SHORT TASK:
Quote word for word the part of the items below that opens with the line containing "How large a" and closes with the line containing "Answer: pixel 1172", including both of those lines and nothing else.

MATERIAL SUPPLIED:
◇ ◇ ◇
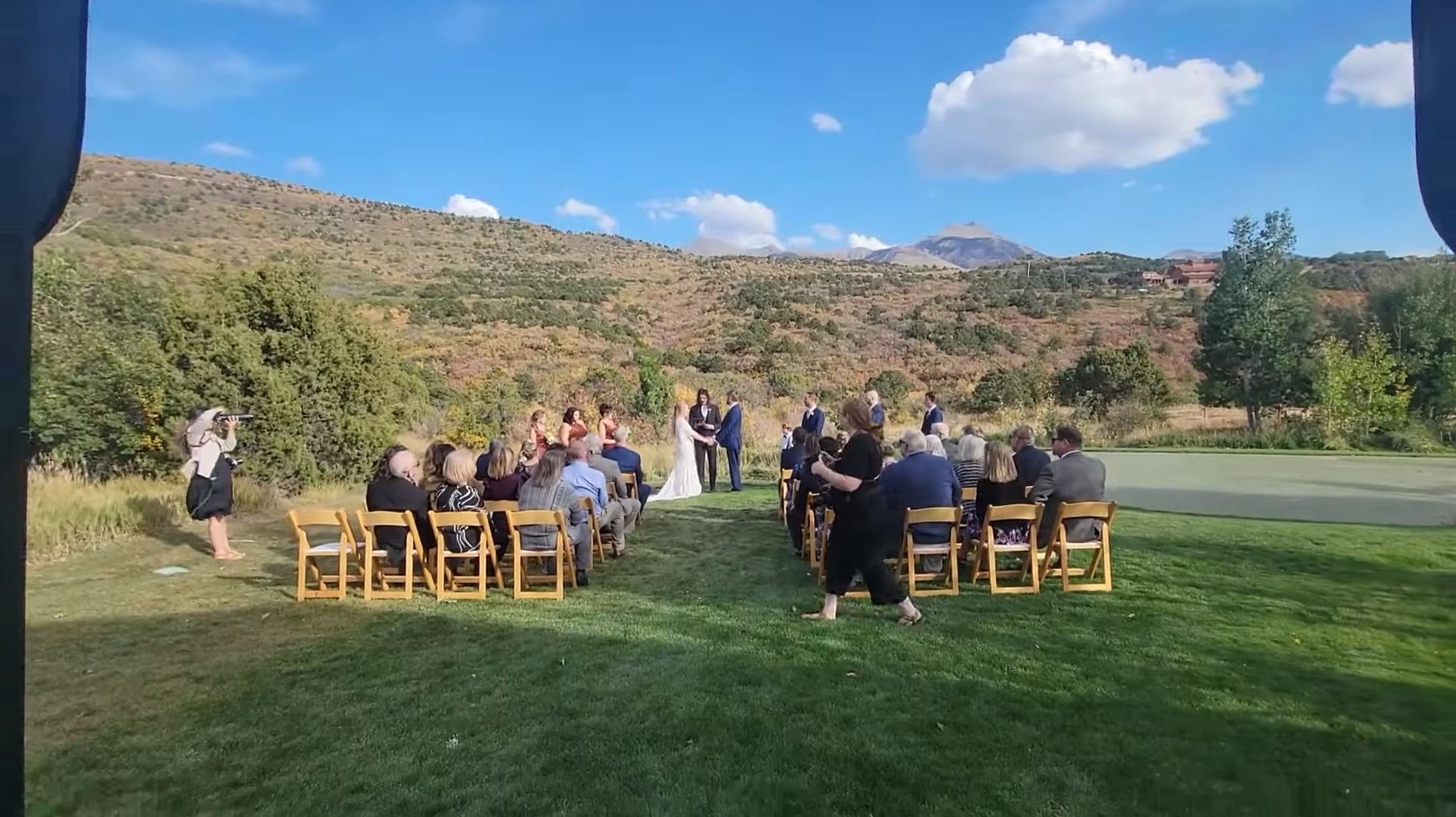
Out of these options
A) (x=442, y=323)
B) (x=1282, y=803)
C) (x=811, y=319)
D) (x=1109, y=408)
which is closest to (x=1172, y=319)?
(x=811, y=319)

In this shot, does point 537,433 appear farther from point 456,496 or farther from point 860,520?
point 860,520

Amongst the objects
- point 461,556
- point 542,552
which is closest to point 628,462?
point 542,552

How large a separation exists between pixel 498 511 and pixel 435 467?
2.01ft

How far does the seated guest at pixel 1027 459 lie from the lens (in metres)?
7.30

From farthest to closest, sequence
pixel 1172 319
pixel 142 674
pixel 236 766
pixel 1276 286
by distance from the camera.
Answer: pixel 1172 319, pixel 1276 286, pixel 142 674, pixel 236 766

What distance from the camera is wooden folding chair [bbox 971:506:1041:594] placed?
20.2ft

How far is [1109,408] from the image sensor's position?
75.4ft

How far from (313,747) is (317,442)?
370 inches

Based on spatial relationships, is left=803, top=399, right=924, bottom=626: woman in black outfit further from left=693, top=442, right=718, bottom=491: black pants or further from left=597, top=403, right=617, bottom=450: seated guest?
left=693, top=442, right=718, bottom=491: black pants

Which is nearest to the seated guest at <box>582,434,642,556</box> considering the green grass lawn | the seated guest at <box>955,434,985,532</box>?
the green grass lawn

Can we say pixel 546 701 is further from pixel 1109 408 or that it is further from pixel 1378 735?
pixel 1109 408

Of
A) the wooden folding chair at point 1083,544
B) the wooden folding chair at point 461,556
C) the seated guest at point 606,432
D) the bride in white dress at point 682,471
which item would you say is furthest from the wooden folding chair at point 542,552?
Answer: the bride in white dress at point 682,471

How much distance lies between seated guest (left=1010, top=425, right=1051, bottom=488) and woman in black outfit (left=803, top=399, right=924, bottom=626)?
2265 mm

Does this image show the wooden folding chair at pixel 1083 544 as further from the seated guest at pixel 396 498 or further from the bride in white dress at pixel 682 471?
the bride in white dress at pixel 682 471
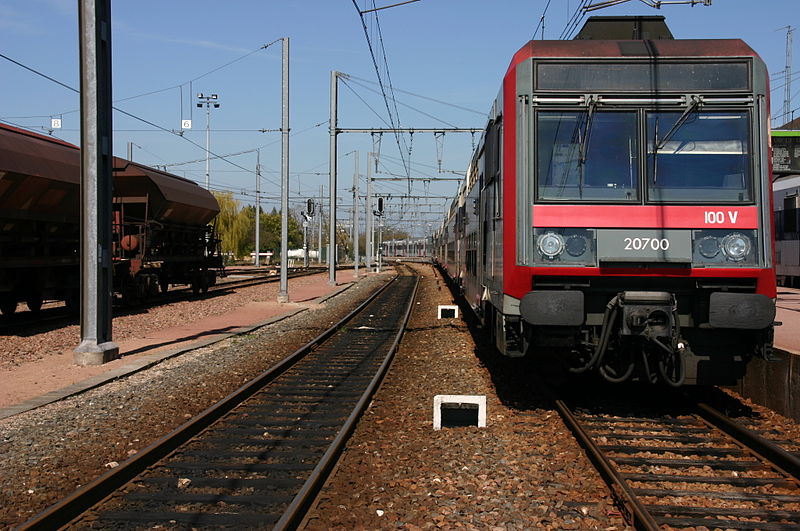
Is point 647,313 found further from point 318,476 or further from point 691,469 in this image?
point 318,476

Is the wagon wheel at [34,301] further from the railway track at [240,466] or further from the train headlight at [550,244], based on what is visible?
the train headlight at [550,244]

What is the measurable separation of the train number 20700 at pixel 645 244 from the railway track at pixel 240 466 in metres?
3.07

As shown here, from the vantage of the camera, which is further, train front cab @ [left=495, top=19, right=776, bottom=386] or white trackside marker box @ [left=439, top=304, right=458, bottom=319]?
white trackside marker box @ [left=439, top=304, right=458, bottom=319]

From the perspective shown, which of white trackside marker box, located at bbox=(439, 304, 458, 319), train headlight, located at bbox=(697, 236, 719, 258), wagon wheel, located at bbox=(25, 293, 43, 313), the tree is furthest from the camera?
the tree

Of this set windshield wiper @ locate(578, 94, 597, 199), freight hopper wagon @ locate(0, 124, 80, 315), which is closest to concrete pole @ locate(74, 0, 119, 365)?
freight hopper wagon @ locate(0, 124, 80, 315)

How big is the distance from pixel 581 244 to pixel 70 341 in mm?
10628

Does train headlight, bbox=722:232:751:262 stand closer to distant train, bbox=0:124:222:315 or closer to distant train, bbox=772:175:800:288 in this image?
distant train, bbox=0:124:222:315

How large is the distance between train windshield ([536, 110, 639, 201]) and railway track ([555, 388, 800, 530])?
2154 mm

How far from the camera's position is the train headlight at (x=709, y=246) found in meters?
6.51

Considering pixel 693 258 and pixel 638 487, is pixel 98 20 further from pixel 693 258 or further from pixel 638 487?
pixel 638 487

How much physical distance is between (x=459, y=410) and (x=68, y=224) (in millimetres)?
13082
◇ ◇ ◇
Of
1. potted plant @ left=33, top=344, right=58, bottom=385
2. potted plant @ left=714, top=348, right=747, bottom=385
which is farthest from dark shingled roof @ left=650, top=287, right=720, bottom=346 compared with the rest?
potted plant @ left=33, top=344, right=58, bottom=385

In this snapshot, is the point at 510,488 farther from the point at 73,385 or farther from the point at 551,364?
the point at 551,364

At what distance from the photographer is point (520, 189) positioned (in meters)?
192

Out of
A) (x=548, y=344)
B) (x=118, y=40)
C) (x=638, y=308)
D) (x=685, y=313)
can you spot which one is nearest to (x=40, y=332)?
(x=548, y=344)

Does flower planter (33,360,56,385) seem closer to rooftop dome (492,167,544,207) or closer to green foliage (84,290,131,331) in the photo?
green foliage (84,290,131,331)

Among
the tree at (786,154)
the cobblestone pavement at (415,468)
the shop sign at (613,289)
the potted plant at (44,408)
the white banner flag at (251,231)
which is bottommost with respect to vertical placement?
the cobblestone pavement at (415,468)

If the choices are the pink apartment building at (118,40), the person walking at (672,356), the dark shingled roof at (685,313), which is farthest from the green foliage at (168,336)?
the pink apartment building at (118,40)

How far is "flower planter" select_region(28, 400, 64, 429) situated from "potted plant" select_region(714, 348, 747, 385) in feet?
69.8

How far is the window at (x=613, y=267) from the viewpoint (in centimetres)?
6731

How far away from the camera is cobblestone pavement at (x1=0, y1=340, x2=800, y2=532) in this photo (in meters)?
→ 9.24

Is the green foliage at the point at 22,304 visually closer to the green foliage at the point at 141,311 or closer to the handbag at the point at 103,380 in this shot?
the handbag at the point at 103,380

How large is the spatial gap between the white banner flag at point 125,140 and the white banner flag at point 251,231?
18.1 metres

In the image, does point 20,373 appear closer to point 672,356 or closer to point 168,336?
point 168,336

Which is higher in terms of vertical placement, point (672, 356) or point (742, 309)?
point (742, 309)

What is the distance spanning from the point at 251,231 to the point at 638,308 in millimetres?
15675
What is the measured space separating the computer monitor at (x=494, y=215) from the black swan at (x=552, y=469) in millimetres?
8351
◇ ◇ ◇
OUTPUT FOR THIS TASK:
How large a separation exists between pixel 498 511 and pixel 435 467?
2.01ft

How far does the seated guest at pixel 1027 459 lie from the lens (in metres)?
7.30

From farthest to closest, sequence
pixel 1172 319
pixel 142 674
pixel 236 766
pixel 1276 286
by distance from the camera.
Answer: pixel 1172 319, pixel 1276 286, pixel 142 674, pixel 236 766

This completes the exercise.